● Extrait du document

Par déclaration formée par voie électronique le 13 mars 2020 et enregistrée au greffe le jour même, la société So Clean Nettoyage a régulièrement interjeté appel du jugement.

Par ses dernières conclusions datées du 5 octobre 2020, la société So Clean Nettoyage demande à la Cour de :

Sur l'appel principal,

- dire et juger son appel recevable et bien fondé,

En conséquence,

- réformer le jugement rendu par le Conseil de prud'hommes de Thionville le 31 janvier 2020 dans l'ensemble de ses dispositions,

Statuant à nouveau,

- dire et juger que la SARL So Clean Nettoyage n'a commis aucun manquement justifiant la résiliation judiciaire du contrat de travail,

- constater que le contrat de travail a été rompu le 10 janvier 2020,

- condamner Madame [E] au paiement de la somme de 3 000 euros au titre de l'article 700 du Code de procédure civile pour la procédure de première instance et en cause d'appel,

- la condamner aux entiers frais et dépens,

Sur l'appel incident et les demandes nouvelles de Madame [E],

- dire et juger la demande de requalification de la relation de travail en contrat à temps plein irrecevable et en tout état de cause mal fondée,

En conséquence,

- débouter Madame [E] de ses demandes tendant à voir condamner la société So Clean Nettoyage, aux sommes suivantes :

* 2 625,13 euros bruts de rappel de salaire du 12 décembre 2018 au 28 février 2019 majoré de 262,51 euros bruts d'indemnité de congés payés,

* 20 020,44 euros bruts au titre des salaires du 1er mars 2019 au 31 janvier 2020,

* 2 002,04 euros d'indemnité de congés payés sur rappel de salaire,

* 1 820,04 euros bruts d'indemnité compensatrice de préavis,

* 143,35 euros d'indemnité compensatrice de congés payés,

* 455,04 euros d'indemnité de licenciement.

● Données fournies
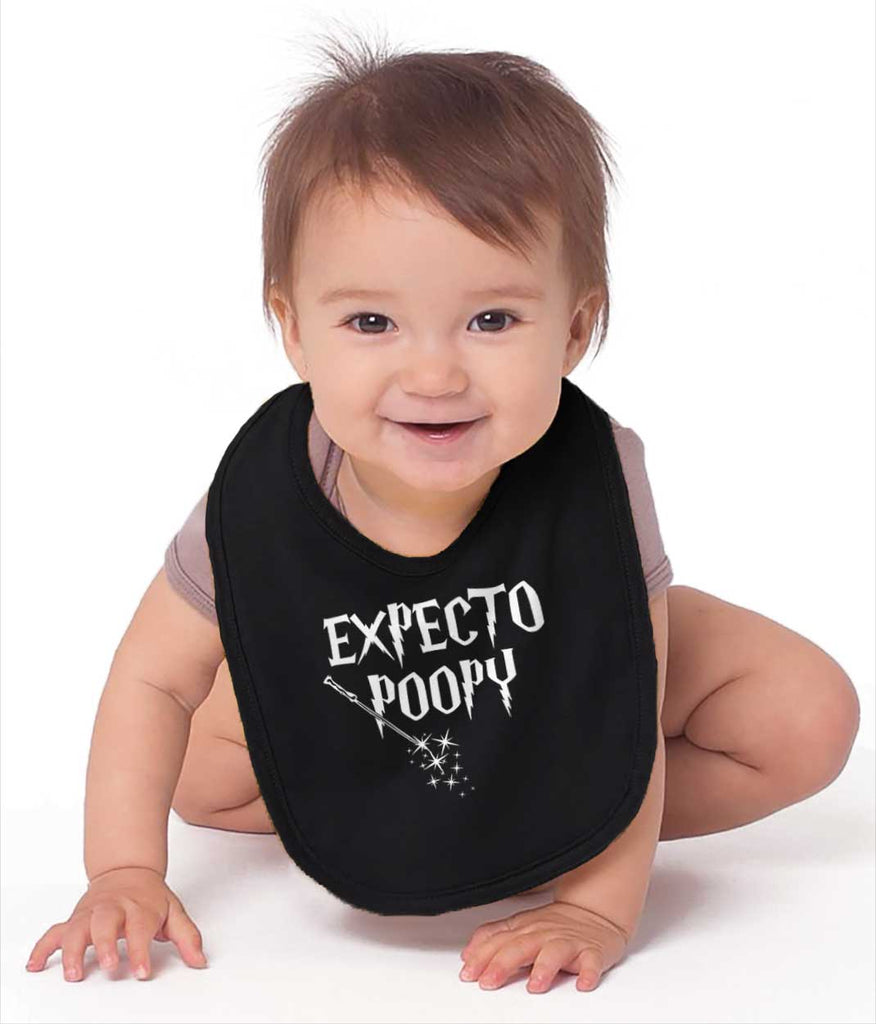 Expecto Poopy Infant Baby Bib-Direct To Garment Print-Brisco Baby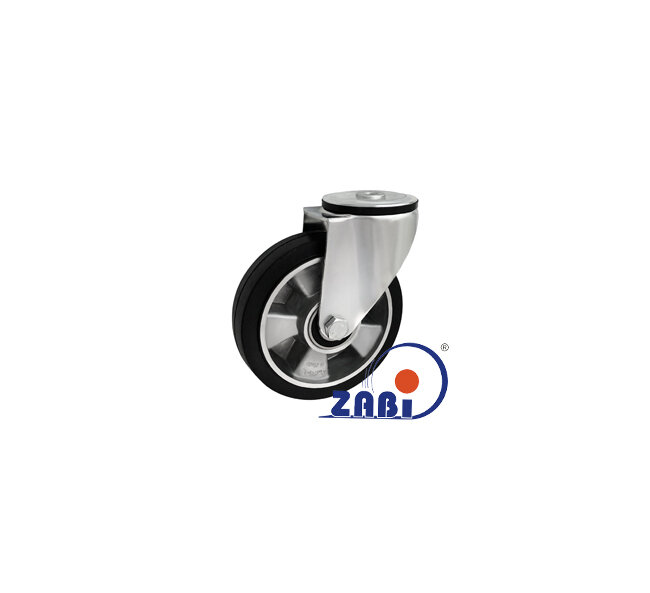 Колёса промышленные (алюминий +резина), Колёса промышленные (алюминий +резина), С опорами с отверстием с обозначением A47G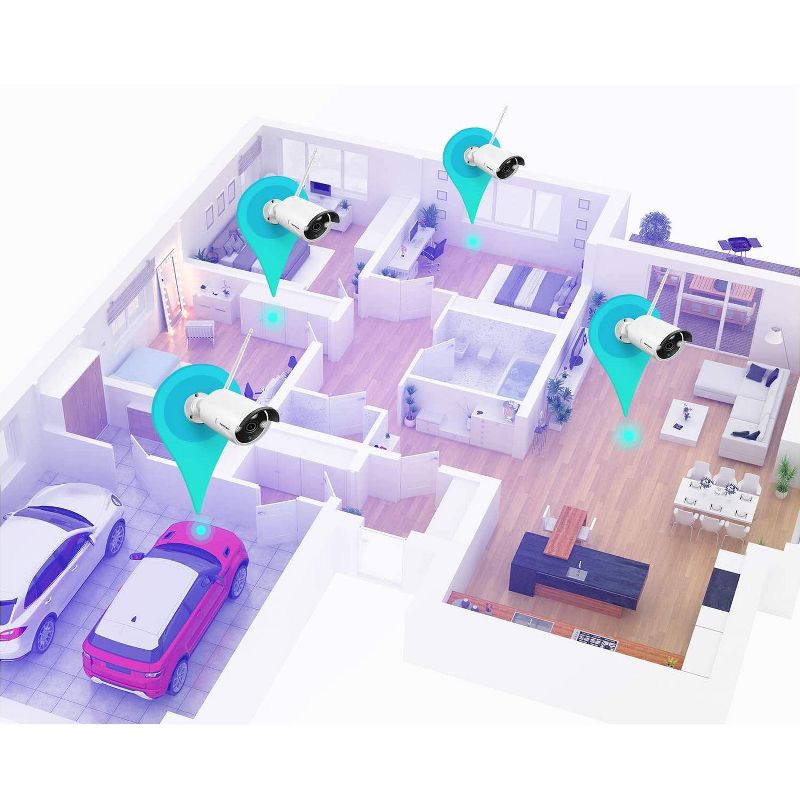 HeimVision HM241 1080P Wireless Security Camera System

● Consigne
Recopiez mot pour mot le passage de l'extrait sur l'appel de la société So Clean Nettoyage, de « - débouter Madame » à « d'indemnité de licenciement. ».

● Réponse
- débouter Madame [E] de ses demandes tendant à voir condamner la société So Clean Nettoyage, aux sommes suivantes :

* 2 625,13 euros bruts de rappel de salaire du 12 décembre 2018 au 28 février 2019 majoré de 262,51 euros bruts d'indemnité de congés payés,

* 20 020,44 euros bruts au titre des salaires du 1er mars 2019 au 31 janvier 2020,

* 2 002,04 euros d'indemnité de congés payés sur rappel de salaire,

* 1 820,04 euros bruts d'indemnité compensatrice de préavis,

* 143,35 euros d'indemnité compensatrice de congés payés,

* 455,04 euros d'indemnité de licenciement.